Is there a secret chamber hidden behind a false wall in Tutankhamun's tomb? This weekend we find out.
Starting Thursday, the Ministry of Antiquities will probe Tutankhamun's burial chamber in the Valley of the Kings with ground-penetrating radar.
They expect the work to take three days, with the results announced at the end of the third, Saturday 28th November. The date is quite symbolic. It will be 93 years to the day that Howard Carter re-opened an ancient looter's passage through the sealed doorway in the tomb's antechamber and entered Tutankhamun's Burial Chamber.
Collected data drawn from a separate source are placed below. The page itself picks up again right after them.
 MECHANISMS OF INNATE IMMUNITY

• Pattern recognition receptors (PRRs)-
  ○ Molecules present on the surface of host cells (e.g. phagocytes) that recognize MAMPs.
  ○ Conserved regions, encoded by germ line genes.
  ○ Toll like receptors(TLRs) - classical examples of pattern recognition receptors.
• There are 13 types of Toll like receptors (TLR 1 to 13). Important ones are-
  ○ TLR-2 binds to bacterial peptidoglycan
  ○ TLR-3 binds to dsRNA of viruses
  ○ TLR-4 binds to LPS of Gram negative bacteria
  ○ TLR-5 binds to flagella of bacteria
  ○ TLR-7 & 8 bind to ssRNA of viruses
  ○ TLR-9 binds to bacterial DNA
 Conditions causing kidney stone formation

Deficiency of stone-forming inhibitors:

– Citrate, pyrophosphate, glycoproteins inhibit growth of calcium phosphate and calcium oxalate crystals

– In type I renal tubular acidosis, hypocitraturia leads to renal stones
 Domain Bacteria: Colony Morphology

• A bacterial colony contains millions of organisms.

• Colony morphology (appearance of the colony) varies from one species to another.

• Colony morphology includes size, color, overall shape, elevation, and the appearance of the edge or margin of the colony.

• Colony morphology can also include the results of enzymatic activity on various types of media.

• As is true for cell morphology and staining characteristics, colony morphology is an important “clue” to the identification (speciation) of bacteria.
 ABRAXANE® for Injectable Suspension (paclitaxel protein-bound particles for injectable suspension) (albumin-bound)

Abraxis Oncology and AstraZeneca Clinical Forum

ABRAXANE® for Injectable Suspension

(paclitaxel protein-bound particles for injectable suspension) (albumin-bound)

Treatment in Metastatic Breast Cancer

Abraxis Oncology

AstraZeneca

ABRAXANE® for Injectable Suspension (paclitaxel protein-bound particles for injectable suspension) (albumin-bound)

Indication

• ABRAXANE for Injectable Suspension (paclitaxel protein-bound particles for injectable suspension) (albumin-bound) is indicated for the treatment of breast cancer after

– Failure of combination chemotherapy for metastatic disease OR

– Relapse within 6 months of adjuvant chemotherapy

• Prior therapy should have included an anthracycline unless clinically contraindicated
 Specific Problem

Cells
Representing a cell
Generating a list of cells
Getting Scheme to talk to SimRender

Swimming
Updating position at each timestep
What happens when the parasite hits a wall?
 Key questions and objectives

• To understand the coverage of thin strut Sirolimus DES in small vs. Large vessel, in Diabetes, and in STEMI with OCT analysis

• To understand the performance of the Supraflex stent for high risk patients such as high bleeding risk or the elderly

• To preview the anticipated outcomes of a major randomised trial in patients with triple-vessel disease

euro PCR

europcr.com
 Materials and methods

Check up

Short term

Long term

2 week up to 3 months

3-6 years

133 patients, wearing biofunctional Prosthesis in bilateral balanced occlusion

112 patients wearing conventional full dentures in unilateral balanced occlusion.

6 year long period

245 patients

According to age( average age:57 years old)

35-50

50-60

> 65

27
The results will either confirm Dr. Nicholas Reeve's theory that Tutankhamun's tomb is actually the front, walled-off section of a much larger tomb, or put the whole thing to rest.
Earlier this month infrared scans that measure minute temperature variations picked up two 'hot spots' in the tomb, suggesting that the walls that Dr. Reeves believes to be hollow, may indeed have a space behind them.
Those spaces, according to Dr. Reeves, are two hidden rooms, and that one of them is the final resting place of Queen Nefertiti, Tutankhamun's step-mother.
Nicholas Reeves has suggested for a long time that Tutankhamun's famous golden mask was actually made for Nefertiti, but it was earlier this year when he looked closely at super high-resolution scans made of Tutankhamun's tomb walls that he made his big discovery. He noticed lines in the plasterwork that he believes were the outlines of two sealed doors in the tomb's north and west walls. The circumstantial evidence all points to Nefertiti.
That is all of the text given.